DADA2 notebook PacBio long read

By Angus Ball

This tutorial is based primarily on: https://benjjneb.github.io/LRASManuscript/LRASms_fecal.html

And note this tutorial only works for 16S data (Theres extra fun considerations for fungal data)

First load up the packages

Then pull the location of where your files are.

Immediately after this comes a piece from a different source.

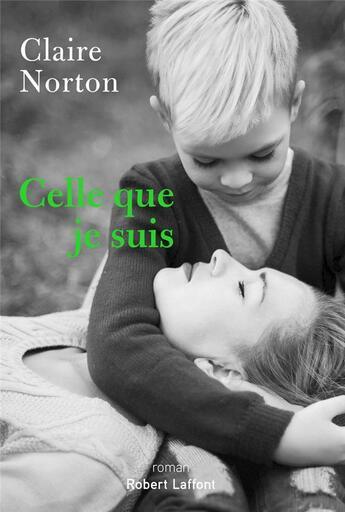 Couverture du livre « Celle que je suis » de Claire Norton aux éditions Robert Laffont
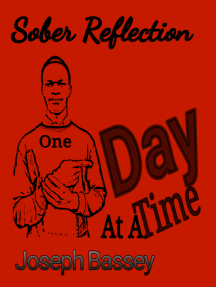 Sober Reflection: One Day At A Time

This will allow us to work with all of them and not have to fully import them into R

path <- "C:\\Users\\angus\\OneDrive - UNBC\\Angus Ball\\Lab work\\The Nautilus\\Data\\On metabarcoding\\Zymo pretrials" #location of data
list.files(path)

##  [1] "graphs"                                    
##  [2] "in00298.241004.zymo"                       
##  [3] "in00298.241004.zymo.zip"                   
##  [4] "key.csv"                                   
##  [5] "key.xlsx"                                  
##  [6] "noprimers"                                 
##  [7] "physeq_50.rds"                             
##  [8] "physeq_80.rds"                             
##  [9] "QLDc1TL4.fastq.gz"                         
## [10] "QLDc2NS1.fastq.gz"                         
## [11] "QLNc1LN4.fastq.gz"                         
## [12] "QLNc1SH2.fastq.gz"                         
## [13] "silva_nr99_v138.1_wSpecies_train_set.fa.gz"
## [14] "st.rds"                                    
## [15] "tax50.rds"                                 
## [16] "tax80.rds"                                 
## [17] "zymo_err.rds"

fnraw <- sort(list.files(path, pattern = ".fastq", full.names = TRUE))

For my samples They are from Quesnel lake (QL) in the disaster (D) or natural (N) area from cores (c) 1 or 2. They are also from various depths down the column (TL4, NS1, LN4, SH2)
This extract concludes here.